Like I said with my Fiesta, even the most extreme steering wheel positional error you could imagine, which in fact had used up nearly all the track rod end adjustment on each side, so about 3/4 of an inch or so, still made no apparent or effective difference to how the car drove or how the tyres wore. One sixth of a turn, which was the error in the steering wheel position, is

60 degrees or effectively a steering wheel that instead of pointing to 12 o'clock would actually have pointed to 2 o'clock if it hadn't been moved on its mounting. That's way bigger than any error you'd get from tracking places that don't hold the steering wheel perfectly level when they set things up. At worst they might be an inch or two out at the rim.

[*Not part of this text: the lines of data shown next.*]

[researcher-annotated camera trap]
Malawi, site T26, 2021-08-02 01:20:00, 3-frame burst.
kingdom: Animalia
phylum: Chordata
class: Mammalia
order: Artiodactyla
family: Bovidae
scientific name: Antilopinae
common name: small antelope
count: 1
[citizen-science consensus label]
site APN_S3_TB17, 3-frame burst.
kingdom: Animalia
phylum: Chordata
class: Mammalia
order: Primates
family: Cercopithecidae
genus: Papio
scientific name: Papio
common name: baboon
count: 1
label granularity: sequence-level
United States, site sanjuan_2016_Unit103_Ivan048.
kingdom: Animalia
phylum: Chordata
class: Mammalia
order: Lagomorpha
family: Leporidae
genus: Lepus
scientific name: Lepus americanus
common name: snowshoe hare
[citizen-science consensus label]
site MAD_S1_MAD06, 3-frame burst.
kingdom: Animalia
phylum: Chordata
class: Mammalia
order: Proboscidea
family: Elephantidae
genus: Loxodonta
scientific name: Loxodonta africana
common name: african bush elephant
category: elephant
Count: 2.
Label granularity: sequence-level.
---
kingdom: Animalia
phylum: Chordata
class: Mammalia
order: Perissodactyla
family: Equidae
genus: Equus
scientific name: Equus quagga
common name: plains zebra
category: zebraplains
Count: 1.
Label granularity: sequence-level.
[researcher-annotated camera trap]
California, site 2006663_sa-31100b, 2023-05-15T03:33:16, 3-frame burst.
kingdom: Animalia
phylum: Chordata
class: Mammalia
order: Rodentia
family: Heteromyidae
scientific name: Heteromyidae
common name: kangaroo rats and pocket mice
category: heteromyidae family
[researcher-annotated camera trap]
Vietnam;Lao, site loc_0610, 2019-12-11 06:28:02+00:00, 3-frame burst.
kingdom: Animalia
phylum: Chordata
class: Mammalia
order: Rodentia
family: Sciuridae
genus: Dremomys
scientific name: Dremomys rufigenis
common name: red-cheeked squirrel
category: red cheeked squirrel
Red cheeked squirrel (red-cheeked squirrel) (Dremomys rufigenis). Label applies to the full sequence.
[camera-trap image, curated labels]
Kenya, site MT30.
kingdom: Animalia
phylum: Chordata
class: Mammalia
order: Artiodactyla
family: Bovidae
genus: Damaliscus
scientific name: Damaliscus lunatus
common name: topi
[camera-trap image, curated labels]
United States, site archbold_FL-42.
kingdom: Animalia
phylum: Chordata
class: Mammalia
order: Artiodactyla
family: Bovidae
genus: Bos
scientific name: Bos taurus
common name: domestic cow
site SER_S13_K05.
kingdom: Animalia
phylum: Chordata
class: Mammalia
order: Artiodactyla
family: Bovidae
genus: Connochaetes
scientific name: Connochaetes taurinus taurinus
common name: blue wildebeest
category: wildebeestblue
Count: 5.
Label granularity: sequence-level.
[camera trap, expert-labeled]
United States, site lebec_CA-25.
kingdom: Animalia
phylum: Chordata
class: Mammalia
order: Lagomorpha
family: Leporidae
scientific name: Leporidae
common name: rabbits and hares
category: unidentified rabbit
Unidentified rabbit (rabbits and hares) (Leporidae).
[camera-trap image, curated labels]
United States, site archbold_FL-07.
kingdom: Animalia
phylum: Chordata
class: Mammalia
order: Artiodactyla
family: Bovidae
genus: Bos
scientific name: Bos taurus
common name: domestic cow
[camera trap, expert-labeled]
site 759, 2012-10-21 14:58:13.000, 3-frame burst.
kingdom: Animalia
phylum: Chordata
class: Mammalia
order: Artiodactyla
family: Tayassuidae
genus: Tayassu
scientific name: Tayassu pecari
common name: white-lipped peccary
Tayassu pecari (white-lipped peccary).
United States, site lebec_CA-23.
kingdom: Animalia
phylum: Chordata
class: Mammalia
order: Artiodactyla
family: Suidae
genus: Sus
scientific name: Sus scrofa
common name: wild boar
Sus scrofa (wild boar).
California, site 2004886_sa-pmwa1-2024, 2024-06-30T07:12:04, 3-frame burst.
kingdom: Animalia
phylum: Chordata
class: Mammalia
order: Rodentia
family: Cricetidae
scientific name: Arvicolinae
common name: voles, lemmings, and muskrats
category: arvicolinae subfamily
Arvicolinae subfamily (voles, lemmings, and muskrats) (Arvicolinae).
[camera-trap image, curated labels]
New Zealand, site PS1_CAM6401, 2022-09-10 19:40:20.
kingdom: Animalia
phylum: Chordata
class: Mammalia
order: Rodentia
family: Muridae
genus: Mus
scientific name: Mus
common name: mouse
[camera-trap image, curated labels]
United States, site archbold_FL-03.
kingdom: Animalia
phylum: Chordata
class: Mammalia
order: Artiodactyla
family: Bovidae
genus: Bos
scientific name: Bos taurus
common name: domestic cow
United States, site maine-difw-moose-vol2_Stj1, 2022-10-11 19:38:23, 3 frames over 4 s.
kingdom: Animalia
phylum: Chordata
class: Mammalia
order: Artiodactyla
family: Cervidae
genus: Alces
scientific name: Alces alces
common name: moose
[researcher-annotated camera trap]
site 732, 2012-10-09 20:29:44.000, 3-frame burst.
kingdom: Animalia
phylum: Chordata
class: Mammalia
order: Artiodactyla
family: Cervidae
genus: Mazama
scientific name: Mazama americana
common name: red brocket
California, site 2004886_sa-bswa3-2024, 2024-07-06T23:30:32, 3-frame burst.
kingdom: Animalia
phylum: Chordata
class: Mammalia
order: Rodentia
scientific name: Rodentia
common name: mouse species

Talking on a theoretical level and what actually matters in practice are not even closely related. The average mass production suspension system doesn't have geometry that generates either perfect Ackermann steering or absence of bump steer or scrub anyway. None of that really matters as long as the wheels are correctly tracked in the straight ahead position regardless of where the steering wheel sits. Tyre wear, or at least the vast majority of it, is caused by errors in that straight ahead alignment not errors in Ackermann geometry, bump steer, scrub or any other fault of production tolerances or design. The next biggest culprit is errors in camber and if you go to one of those fancy tracking places you'll get a print out of what the camber is on each side. Not even remotely the same on both wheels I can guarantee you. Cars just aren't built that accurately and they have too much play in rubber suspension bushes to make close tolerances achievable anyway.

On race cars you might strive for higher standards after you've eliminated the play in bushes and linkages but on road cars you're just pissing in the wind to worry about steering wheel position as long as the actual tracking is correctly set.